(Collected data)
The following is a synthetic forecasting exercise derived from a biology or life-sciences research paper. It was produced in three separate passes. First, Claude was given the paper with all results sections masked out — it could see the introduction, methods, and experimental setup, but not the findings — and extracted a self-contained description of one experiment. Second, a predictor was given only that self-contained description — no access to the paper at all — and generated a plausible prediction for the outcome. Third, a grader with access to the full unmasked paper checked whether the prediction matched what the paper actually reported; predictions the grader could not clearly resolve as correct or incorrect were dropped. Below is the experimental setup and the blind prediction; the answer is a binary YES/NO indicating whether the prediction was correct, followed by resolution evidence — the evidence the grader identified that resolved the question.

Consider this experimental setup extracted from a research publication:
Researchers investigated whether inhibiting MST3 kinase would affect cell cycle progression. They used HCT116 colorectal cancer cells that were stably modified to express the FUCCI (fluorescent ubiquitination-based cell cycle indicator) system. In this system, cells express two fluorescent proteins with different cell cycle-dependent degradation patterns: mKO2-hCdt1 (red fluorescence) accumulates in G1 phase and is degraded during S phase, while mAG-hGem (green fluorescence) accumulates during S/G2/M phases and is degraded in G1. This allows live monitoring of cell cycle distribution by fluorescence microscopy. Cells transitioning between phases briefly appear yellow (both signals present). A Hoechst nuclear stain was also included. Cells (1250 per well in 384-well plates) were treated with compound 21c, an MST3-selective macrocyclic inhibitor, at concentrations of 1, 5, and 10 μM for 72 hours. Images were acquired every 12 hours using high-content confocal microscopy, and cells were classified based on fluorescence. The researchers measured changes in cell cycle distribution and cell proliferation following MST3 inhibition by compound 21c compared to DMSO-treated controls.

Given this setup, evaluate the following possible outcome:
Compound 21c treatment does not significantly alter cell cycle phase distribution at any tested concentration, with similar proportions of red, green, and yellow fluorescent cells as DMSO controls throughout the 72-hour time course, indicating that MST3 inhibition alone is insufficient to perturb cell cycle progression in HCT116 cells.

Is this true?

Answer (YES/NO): NO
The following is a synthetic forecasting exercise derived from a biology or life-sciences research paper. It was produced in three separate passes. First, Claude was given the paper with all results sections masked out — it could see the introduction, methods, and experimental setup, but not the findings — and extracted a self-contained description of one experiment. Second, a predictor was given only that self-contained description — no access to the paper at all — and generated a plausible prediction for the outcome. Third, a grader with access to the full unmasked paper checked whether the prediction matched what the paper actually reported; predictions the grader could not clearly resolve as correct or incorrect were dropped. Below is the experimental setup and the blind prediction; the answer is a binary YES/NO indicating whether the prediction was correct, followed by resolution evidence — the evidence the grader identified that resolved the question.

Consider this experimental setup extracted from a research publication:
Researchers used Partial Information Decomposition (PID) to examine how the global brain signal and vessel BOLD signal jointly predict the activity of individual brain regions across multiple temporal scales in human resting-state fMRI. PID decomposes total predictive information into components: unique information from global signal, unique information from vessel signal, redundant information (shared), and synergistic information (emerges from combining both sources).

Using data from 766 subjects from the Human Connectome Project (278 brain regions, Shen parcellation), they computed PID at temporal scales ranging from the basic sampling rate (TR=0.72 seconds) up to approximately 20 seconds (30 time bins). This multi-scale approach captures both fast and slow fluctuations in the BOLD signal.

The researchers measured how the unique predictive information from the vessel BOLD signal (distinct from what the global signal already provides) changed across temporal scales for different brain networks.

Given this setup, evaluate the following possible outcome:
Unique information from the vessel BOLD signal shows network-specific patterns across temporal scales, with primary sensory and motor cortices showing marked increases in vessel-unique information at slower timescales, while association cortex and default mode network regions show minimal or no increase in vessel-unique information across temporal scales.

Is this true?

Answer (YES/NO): NO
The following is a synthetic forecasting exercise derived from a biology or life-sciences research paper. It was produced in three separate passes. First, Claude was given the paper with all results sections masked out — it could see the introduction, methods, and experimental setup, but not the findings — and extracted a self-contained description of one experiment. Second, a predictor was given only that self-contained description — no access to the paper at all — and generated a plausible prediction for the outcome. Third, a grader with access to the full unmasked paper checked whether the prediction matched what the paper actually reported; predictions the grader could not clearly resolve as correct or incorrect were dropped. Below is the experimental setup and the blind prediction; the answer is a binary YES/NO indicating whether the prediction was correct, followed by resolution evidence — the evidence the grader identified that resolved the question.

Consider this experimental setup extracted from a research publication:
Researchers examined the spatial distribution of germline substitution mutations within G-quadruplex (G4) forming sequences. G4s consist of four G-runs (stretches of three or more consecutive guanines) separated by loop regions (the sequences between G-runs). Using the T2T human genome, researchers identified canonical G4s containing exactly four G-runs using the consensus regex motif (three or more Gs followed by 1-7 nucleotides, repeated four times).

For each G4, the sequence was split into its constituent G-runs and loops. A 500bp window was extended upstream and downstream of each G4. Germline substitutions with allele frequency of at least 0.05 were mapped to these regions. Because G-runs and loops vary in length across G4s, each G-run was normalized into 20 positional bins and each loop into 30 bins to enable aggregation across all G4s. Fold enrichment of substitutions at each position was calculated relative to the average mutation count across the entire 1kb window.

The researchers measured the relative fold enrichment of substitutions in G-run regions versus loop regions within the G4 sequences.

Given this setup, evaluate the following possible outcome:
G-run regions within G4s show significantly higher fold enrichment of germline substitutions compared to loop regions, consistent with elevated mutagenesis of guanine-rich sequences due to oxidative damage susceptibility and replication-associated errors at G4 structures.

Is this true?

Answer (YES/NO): NO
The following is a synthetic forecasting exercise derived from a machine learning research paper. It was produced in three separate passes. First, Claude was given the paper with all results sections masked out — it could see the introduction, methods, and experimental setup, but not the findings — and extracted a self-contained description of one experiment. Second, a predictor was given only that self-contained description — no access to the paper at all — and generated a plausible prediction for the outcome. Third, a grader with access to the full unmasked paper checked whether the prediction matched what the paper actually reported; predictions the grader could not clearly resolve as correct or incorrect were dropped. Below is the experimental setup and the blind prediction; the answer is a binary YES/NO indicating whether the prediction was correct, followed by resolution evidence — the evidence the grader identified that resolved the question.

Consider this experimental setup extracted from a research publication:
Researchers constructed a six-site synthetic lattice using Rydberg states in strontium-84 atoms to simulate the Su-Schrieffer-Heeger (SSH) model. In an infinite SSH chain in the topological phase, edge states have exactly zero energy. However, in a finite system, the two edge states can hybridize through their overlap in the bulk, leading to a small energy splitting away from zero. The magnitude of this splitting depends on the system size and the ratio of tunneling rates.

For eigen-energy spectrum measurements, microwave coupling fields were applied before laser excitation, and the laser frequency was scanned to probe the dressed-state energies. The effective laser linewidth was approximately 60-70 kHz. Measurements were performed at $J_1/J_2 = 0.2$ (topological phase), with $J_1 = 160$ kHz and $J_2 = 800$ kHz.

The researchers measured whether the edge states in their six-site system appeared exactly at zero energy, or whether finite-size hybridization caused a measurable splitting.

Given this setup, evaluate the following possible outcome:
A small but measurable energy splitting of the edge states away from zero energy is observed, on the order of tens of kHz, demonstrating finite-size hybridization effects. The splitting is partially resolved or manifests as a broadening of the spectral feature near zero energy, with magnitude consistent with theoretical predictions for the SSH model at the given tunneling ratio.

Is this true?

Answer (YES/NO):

Task statement
While keeping every line the same, please copy out all the records.

Output of the task
The following is a synthetic forecasting exercise derived from a biology or life-sciences research paper. It was produced in three separate passes. First, Claude was given the paper with all results sections masked out — it could see the introduction, methods, and experimental setup, but not the findings — and extracted a self-contained description of one experiment. Second, a predictor was given only that self-contained description — no access to the paper at all — and generated a plausible prediction for the outcome. Third, a grader with access to the full unmasked paper checked whether the prediction matched what the paper actually reported; predictions the grader could not clearly resolve as correct or incorrect were dropped. Below is the experimental setup and the blind prediction; the answer is a binary YES/NO indicating whether the prediction was correct, followed by resolution evidence — the evidence the grader identified that resolved the question.

Consider this experimental setup extracted from a research publication:
Researchers investigated whether inhibiting MST3 kinase would affect cell cycle progression. They used HCT116 colorectal cancer cells that were stably modified to express the FUCCI (fluorescent ubiquitination-based cell cycle indicator) system. In this system, cells express two fluorescent proteins with different cell cycle-dependent degradation patterns: mKO2-hCdt1 (red fluorescence) accumulates in G1 phase and is degraded during S phase, while mAG-hGem (green fluorescence) accumulates during S/G2/M phases and is degraded in G1. This allows live monitoring of cell cycle distribution by fluorescence microscopy. Cells transitioning between phases briefly appear yellow (both signals present). A Hoechst nuclear stain was also included. Cells (1250 per well in 384-well plates) were treated with compound 21c, an MST3-selective macrocyclic inhibitor, at concentrations of 1, 5, and 10 μM for 72 hours. Images were acquired every 12 hours using high-content confocal microscopy, and cells were classified based on fluorescence. The researchers measured changes in cell cycle distribution and cell proliferation following MST3 inhibition by compound 21c compared to DMSO-treated controls.

Given this setup, evaluate the following possible outcome:
Compound 21c treatment does not significantly alter cell cycle phase distribution at any tested concentration, with similar proportions of red, green, and yellow fluorescent cells as DMSO controls throughout the 72-hour time course, indicating that MST3 inhibition alone is insufficient to perturb cell cycle progression in HCT116 cells.

Is this true?

Answer (YES/NO): NO
The following is a synthetic forecasting exercise derived from a biology or life-sciences research paper. It was produced in three separate passes. First, Claude was given the paper with all results sections masked out — it could see the introduction, methods, and experimental setup, but not the findings — and extracted a self-contained description of one experiment. Second, a predictor was given only that self-contained description — no access to the paper at all — and generated a plausible prediction for the outcome. Third, a grader with access to the full unmasked paper checked whether the prediction matched what the paper actually reported; predictions the grader could not clearly resolve as correct or incorrect were dropped. Below is the experimental setup and the blind prediction; the answer is a binary YES/NO indicating whether the prediction was correct, followed by resolution evidence — the evidence the grader identified that resolved the question.

Consider this experimental setup extracted from a research publication:
Researchers used Partial Information Decomposition (PID) to examine how the global brain signal and vessel BOLD signal jointly predict the activity of individual brain regions across multiple temporal scales in human resting-state fMRI. PID decomposes total predictive information into components: unique information from global signal, unique information from vessel signal, redundant information (shared), and synergistic information (emerges from combining both sources).

Using data from 766 subjects from the Human Connectome Project (278 brain regions, Shen parcellation), they computed PID at temporal scales ranging from the basic sampling rate (TR=0.72 seconds) up to approximately 20 seconds (30 time bins). This multi-scale approach captures both fast and slow fluctuations in the BOLD signal.

The researchers measured how the unique predictive information from the vessel BOLD signal (distinct from what the global signal already provides) changed across temporal scales for different brain networks.

Given this setup, evaluate the following possible outcome:
Unique information from the vessel BOLD signal shows network-specific patterns across temporal scales, with primary sensory and motor cortices showing marked increases in vessel-unique information at slower timescales, while association cortex and default mode network regions show minimal or no increase in vessel-unique information across temporal scales.

Is this true?

Answer (YES/NO): NO
The following is a synthetic forecasting exercise derived from a biology or life-sciences research paper. It was produced in three separate passes. First, Claude was given the paper with all results sections masked out — it could see the introduction, methods, and experimental setup, but not the findings — and extracted a self-contained description of one experiment. Second, a predictor was given only that self-contained description — no access to the paper at all — and generated a plausible prediction for the outcome. Third, a grader with access to the full unmasked paper checked whether the prediction matched what the paper actually reported; predictions the grader could not clearly resolve as correct or incorrect were dropped. Below is the experimental setup and the blind prediction; the answer is a binary YES/NO indicating whether the prediction was correct, followed by resolution evidence — the evidence the grader identified that resolved the question.

Consider this experimental setup extracted from a research publication:
Researchers examined the spatial distribution of germline substitution mutations within G-quadruplex (G4) forming sequences. G4s consist of four G-runs (stretches of three or more consecutive guanines) separated by loop regions (the sequences between G-runs). Using the T2T human genome, researchers identified canonical G4s containing exactly four G-runs using the consensus regex motif (three or more Gs followed by 1-7 nucleotides, repeated four times).

For each G4, the sequence was split into its constituent G-runs and loops. A 500bp window was extended upstream and downstream of each G4. Germline substitutions with allele frequency of at least 0.05 were mapped to these regions. Because G-runs and loops vary in length across G4s, each G-run was normalized into 20 positional bins and each loop into 30 bins to enable aggregation across all G4s. Fold enrichment of substitutions at each position was calculated relative to the average mutation count across the entire 1kb window.

The researchers measured the relative fold enrichment of substitutions in G-run regions versus loop regions within the G4 sequences.

Given this setup, evaluate the following possible outcome:
G-run regions within G4s show significantly higher fold enrichment of germline substitutions compared to loop regions, consistent with elevated mutagenesis of guanine-rich sequences due to oxidative damage susceptibility and replication-associated errors at G4 structures.

Is this true?

Answer (YES/NO): NO
The following is a synthetic forecasting exercise derived from a machine learning research paper. It was produced in three separate passes. First, Claude was given the paper with all results sections masked out — it could see the introduction, methods, and experimental setup, but not the findings — and extracted a self-contained description of one experiment. Second, a predictor was given only that self-contained description — no access to the paper at all — and generated a plausible prediction for the outcome. Third, a grader with access to the full unmasked paper checked whether the prediction matched what the paper actually reported; predictions the grader could not clearly resolve as correct or incorrect were dropped. Below is the experimental setup and the blind prediction; the answer is a binary YES/NO indicating whether the prediction was correct, followed by resolution evidence — the evidence the grader identified that resolved the question.

Consider this experimental setup extracted from a research publication:
Researchers constructed a six-site synthetic lattice using Rydberg states in strontium-84 atoms to simulate the Su-Schrieffer-Heeger (SSH) model. In an infinite SSH chain in the topological phase, edge states have exactly zero energy. However, in a finite system, the two edge states can hybridize through their overlap in the bulk, leading to a small energy splitting away from zero. The magnitude of this splitting depends on the system size and the ratio of tunneling rates.

For eigen-energy spectrum measurements, microwave coupling fields were applied before laser excitation, and the laser frequency was scanned to probe the dressed-state energies. The effective laser linewidth was approximately 60-70 kHz. Measurements were performed at $J_1/J_2 = 0.2$ (topological phase), with $J_1 = 160$ kHz and $J_2 = 800$ kHz.

The researchers measured whether the edge states in their six-site system appeared exactly at zero energy, or whether finite-size hybridization caused a measurable splitting.

Given this setup, evaluate the following possible outcome:
A small but measurable energy splitting of the edge states away from zero energy is observed, on the order of tens of kHz, demonstrating finite-size hybridization effects. The splitting is partially resolved or manifests as a broadening of the spectral feature near zero energy, with magnitude consistent with theoretical predictions for the SSH model at the given tunneling ratio.

Is this true?

Answer (YES/NO):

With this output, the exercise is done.